Here's how some of the gold miners responded today:
- EVOLUTION FPO (ASX: EVN) up 3%
- Beadell Resources Ltd (ASX: BDR) up 4.9%
- Independence Group NL (ASX: IGO) up 5.2%
- Newcrest Mining Limited (ASX: NCM) up 3.5%
- Regis Resources Limited (ASX: RRL) up 3.4%
- St Barbara Ltd (ASX: SBM) up 9%
- Silver Lake Resources Limited. (ASX: SLR) up 3.4%
Indeed, gold has generated huge gains for investors so far in 2016. It posted its strongest quarterly rise in more than three decades to start the year, driven mostly by fears related to a hard landing in China and a collapsing oil price. More recently, fears sparked by Brexit saw the gold price spring higher as well.
However, it's likely that a weaker US dollar and expectations of an extended period of loose monetary policy have also bolstered gold's price.
A weaker US dollar makes gold more affordable to foreign countries and investors wanting to buy it, while weaker interest rates reduce the opportunity cost of holding gold.

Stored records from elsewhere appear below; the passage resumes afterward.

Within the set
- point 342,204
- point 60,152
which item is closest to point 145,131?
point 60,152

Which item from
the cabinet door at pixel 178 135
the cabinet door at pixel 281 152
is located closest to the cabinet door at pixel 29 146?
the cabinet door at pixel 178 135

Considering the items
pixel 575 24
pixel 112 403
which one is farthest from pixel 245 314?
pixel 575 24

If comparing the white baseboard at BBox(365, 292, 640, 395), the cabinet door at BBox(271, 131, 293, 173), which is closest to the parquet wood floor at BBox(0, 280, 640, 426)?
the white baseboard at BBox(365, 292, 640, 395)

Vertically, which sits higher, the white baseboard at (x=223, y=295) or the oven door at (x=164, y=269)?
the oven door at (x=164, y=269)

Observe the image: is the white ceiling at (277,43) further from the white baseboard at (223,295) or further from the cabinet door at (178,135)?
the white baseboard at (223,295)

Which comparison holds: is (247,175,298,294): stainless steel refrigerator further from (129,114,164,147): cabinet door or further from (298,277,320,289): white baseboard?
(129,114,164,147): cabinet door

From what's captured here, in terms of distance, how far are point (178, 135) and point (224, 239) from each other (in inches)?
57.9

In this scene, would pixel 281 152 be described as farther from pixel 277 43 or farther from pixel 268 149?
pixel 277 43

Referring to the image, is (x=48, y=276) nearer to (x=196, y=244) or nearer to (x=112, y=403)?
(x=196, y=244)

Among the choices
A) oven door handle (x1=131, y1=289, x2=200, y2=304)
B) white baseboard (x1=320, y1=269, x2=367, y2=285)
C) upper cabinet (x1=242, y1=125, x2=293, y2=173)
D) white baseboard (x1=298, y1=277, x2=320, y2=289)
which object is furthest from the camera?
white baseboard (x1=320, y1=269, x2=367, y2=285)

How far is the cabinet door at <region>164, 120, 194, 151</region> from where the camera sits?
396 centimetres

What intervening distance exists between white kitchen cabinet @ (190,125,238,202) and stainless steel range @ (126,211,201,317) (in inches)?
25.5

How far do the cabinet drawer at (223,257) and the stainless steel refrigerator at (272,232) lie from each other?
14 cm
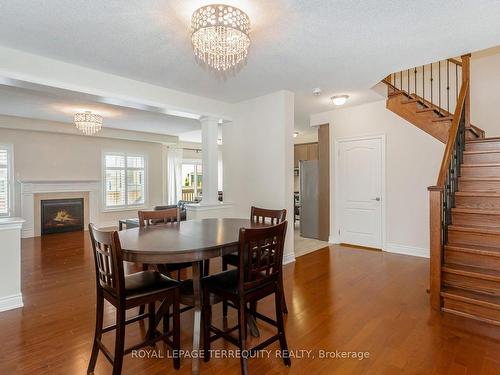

In other words, because gold does not pay interest or a dividend (it can't, because it's just a rock…), demand for gold would likely fall if interest rates rose, giving investors somewhere else to generate a better return on their cash.
Of course, a higher gold price is good for the miners that produce it – particularly given the weak Australian dollar (compared to the US greenback), which helps to boost the average realised price when selling it.
However, the gold miners have enjoyed a glorious run so far in 2016. While the climb has arguably been justified, investors do need to be careful not to speculate on those shares, while they could continue to rise on the back of a rising gold price, they could just as easily retreat heavily if the gold price were to suddenly fall.
As such, given the gains already achieved from the sector this year, investors may want to focus their attention elsewhere in the market.